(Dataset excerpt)
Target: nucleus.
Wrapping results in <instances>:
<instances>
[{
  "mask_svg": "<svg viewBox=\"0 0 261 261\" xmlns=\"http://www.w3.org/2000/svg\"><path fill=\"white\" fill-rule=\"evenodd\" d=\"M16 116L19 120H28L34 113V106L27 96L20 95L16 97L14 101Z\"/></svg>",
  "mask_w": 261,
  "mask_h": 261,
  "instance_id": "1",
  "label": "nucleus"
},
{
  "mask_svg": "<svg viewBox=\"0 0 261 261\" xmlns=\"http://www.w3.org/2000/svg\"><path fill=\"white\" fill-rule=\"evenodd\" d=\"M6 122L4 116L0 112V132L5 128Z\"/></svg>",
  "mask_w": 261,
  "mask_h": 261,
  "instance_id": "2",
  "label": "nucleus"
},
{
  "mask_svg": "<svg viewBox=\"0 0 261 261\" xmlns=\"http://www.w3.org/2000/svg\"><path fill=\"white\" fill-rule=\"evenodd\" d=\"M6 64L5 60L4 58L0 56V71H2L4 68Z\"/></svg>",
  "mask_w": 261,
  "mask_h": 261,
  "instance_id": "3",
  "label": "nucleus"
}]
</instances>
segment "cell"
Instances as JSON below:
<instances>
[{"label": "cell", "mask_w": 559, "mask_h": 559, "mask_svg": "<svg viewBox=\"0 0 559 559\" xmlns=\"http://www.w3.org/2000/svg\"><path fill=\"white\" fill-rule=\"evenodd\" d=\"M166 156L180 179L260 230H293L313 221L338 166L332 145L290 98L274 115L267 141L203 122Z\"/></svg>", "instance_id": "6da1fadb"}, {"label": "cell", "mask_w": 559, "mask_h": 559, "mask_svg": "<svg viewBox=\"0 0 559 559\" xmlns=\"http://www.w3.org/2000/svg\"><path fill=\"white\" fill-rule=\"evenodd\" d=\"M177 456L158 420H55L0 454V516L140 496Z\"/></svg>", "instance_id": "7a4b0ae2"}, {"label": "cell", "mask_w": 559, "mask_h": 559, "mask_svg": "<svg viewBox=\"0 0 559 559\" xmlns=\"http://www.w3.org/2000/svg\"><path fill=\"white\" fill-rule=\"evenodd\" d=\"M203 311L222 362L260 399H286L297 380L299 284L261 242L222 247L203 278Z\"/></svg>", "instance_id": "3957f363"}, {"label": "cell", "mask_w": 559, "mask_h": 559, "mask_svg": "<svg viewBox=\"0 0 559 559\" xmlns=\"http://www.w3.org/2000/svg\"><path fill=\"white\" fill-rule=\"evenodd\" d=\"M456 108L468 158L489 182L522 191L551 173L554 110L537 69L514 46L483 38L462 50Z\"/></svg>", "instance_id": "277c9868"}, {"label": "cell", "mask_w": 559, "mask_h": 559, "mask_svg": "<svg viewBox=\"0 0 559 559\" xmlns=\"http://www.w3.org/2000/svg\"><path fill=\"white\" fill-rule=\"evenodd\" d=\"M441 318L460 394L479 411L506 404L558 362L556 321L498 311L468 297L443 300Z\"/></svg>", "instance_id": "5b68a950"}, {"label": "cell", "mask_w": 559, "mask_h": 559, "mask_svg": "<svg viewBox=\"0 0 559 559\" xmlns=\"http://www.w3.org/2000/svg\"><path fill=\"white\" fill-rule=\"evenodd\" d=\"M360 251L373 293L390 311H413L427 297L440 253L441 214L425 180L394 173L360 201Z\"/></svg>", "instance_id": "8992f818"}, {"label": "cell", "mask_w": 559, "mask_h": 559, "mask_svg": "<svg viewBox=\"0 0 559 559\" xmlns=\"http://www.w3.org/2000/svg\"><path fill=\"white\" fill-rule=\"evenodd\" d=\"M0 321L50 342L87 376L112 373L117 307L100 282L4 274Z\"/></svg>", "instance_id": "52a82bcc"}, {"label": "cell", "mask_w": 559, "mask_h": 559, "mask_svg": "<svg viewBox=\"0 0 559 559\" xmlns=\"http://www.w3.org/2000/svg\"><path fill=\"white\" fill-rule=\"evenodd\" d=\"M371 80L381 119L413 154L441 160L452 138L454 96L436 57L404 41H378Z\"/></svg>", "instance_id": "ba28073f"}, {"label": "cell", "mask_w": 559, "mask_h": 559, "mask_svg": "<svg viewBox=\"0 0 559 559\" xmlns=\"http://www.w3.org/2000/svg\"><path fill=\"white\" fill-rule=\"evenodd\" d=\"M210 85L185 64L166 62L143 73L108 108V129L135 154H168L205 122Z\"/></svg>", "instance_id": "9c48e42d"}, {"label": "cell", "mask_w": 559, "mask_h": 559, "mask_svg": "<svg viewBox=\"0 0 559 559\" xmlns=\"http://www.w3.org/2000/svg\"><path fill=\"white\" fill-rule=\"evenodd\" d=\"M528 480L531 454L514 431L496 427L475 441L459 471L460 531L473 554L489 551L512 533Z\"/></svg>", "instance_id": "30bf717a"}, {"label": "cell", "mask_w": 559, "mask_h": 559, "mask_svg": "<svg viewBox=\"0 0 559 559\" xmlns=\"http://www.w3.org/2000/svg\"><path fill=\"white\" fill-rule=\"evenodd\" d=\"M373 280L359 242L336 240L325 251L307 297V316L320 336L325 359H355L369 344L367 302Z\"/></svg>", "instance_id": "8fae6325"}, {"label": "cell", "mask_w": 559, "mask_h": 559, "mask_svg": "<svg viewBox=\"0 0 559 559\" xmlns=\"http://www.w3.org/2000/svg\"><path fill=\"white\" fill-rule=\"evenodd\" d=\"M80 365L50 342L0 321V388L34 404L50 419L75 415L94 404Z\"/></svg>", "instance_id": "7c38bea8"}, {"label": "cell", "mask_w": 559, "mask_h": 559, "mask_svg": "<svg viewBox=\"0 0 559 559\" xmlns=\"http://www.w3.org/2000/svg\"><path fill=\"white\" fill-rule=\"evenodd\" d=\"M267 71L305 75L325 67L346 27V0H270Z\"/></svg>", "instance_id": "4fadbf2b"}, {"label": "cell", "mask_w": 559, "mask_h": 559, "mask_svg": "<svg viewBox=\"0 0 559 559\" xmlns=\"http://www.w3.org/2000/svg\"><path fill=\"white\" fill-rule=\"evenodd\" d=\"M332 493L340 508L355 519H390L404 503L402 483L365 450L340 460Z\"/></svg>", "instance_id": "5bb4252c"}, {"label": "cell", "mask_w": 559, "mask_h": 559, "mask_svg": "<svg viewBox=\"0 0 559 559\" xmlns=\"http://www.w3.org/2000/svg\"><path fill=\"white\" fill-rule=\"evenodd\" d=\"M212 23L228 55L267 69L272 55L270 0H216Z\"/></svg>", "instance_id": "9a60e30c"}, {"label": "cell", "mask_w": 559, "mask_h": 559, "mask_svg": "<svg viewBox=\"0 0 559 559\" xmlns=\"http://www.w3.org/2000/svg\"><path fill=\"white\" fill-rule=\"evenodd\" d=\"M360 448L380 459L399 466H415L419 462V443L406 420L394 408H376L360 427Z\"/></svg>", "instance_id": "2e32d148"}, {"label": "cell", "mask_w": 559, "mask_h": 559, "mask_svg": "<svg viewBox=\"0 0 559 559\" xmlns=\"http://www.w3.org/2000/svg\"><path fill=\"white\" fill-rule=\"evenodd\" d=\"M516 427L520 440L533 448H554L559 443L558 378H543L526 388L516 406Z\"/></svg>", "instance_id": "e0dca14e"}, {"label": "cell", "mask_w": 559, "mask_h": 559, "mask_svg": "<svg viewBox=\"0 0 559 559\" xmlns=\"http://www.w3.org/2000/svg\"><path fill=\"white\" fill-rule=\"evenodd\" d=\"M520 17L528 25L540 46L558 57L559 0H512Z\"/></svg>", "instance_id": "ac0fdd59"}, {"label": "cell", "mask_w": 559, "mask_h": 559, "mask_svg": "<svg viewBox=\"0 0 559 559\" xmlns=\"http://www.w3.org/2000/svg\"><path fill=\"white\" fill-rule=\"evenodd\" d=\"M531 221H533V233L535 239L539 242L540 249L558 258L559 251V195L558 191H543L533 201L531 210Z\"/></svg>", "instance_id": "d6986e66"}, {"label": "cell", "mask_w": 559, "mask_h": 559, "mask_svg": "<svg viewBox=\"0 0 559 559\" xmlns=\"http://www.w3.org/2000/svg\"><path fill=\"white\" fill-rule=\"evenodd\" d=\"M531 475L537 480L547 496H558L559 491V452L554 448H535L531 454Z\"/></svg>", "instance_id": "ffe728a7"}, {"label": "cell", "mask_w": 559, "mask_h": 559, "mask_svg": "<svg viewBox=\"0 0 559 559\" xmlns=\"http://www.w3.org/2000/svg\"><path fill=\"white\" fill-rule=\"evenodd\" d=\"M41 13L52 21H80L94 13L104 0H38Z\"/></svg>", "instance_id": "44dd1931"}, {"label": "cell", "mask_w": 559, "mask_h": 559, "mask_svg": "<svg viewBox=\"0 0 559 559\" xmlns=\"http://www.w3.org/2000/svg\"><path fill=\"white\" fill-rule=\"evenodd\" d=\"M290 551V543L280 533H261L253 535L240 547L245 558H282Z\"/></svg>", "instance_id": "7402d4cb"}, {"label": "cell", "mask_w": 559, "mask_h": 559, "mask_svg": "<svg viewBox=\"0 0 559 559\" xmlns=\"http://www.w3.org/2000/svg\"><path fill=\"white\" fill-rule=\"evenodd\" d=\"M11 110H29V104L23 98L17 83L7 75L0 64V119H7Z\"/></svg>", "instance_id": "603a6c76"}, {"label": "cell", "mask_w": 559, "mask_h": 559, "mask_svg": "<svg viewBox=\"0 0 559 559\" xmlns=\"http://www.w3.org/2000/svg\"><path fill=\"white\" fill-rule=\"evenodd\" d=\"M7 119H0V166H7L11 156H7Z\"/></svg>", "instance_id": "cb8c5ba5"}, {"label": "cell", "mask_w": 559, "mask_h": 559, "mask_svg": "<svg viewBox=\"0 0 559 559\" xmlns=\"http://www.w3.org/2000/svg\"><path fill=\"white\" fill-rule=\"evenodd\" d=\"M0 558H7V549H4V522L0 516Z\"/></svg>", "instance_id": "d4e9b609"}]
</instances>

▶ Directions for this task
Can you pull out every line of the material above, from its very first line up to and including the line with "Instances as JSON", and reproduce them unchanged?

▶ Result of this exercise
Target: nucleus.
Wrapping results in <instances>:
<instances>
[{
  "mask_svg": "<svg viewBox=\"0 0 261 261\" xmlns=\"http://www.w3.org/2000/svg\"><path fill=\"white\" fill-rule=\"evenodd\" d=\"M16 116L19 120H28L34 113V106L27 96L20 95L16 97L14 101Z\"/></svg>",
  "mask_w": 261,
  "mask_h": 261,
  "instance_id": "1",
  "label": "nucleus"
},
{
  "mask_svg": "<svg viewBox=\"0 0 261 261\" xmlns=\"http://www.w3.org/2000/svg\"><path fill=\"white\" fill-rule=\"evenodd\" d=\"M6 122L4 116L0 112V132L5 128Z\"/></svg>",
  "mask_w": 261,
  "mask_h": 261,
  "instance_id": "2",
  "label": "nucleus"
},
{
  "mask_svg": "<svg viewBox=\"0 0 261 261\" xmlns=\"http://www.w3.org/2000/svg\"><path fill=\"white\" fill-rule=\"evenodd\" d=\"M6 64L5 60L4 58L0 56V71H2L4 68Z\"/></svg>",
  "mask_w": 261,
  "mask_h": 261,
  "instance_id": "3",
  "label": "nucleus"
}]
</instances>
segment "cell"
Instances as JSON below:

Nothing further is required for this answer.